Now, the United States is not unique in its idolatrous worship of its military forces. In doing this, we have a very long and proud pedigree of the other imperial powers of history. We say that we trust in God to keep us safe, but deep down, we know damn well that there are hundreds of billion dollars being spent every year to do the same job using soldiers and weaponry. And if we lost that capacity for violence, I wonder who would have the courage to actually trust God in its absence?
The early Church had that kind of courage, and thousands of martyrs lived out their conviction to the very end. They had their faith, and their dependence on God, but they did not have our society’s recourse to massive violence to enforce our will all over the world. If there was any shock and awe in Rome at the time, it was shock and awe that someone believed in something strongly enough to give up their life – and not as a soldier, who is also trying to take lives, but as one who rejects both violence and fear.

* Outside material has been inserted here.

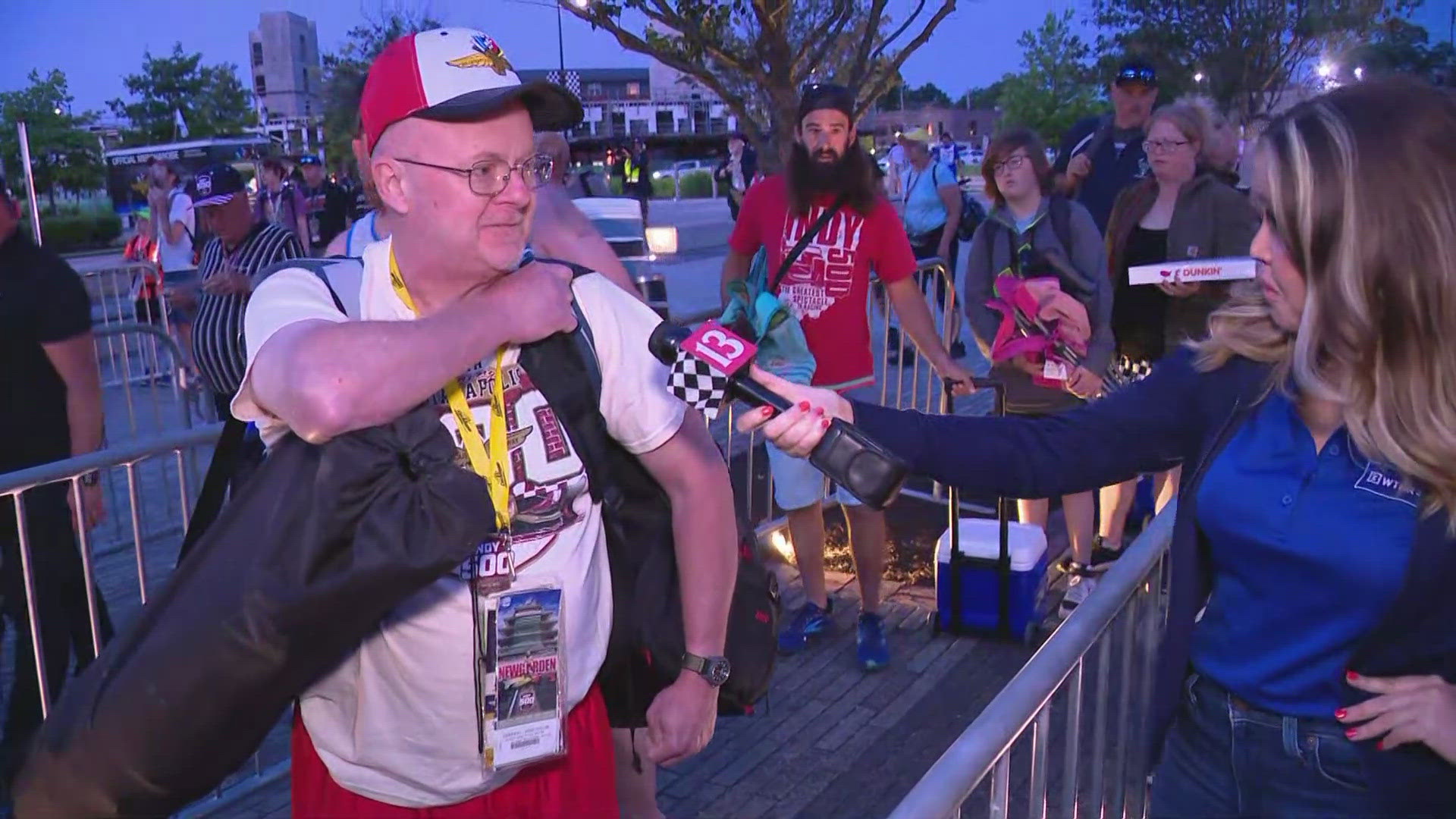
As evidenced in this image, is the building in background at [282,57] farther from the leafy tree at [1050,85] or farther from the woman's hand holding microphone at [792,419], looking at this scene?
the woman's hand holding microphone at [792,419]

We can look at our idolatrous worship of our military in the sense that where our treasure is, there our heart is also. Our military spending is greater than the next ten nations combined. Our economy was never de-militarized when WWII ended, and I doubt it ever will be. Because we worship our military. We have to feed the thing that we trust to keep us safe, and that thing is most certainly not God.
We can also look at our idolatrous worship of our military in the sense that we turn to it to accomplish our aims almost unfailingly. When the US has an “interest” in a region of the world, that means we have troops there or we want to have troops there. We put our pistis in our military.
Our worship of the military is caught up in our worship of the flag. We think of the American flag as sanctified by the blood of soldiers who have died in the past. But what was sanctified by the people those soldiers killed? Other flags? Other soil?
In our military we trust. It should go on our currency. Because the real test is – do you trust God when you don’t have a gun as well? Or when no one is standing in your place with a gun? Do you dare trust God when you have disarmed yourself, of violence and the weapons of privilege? Because that’s what trust means.
Take some time, and listen to our language when we talk about the military. We talk about hallowed ground, sacred sites, martyrs, heroes, sacrifice – these are religious terms, and they describe an idolatry that we hold dear in the US.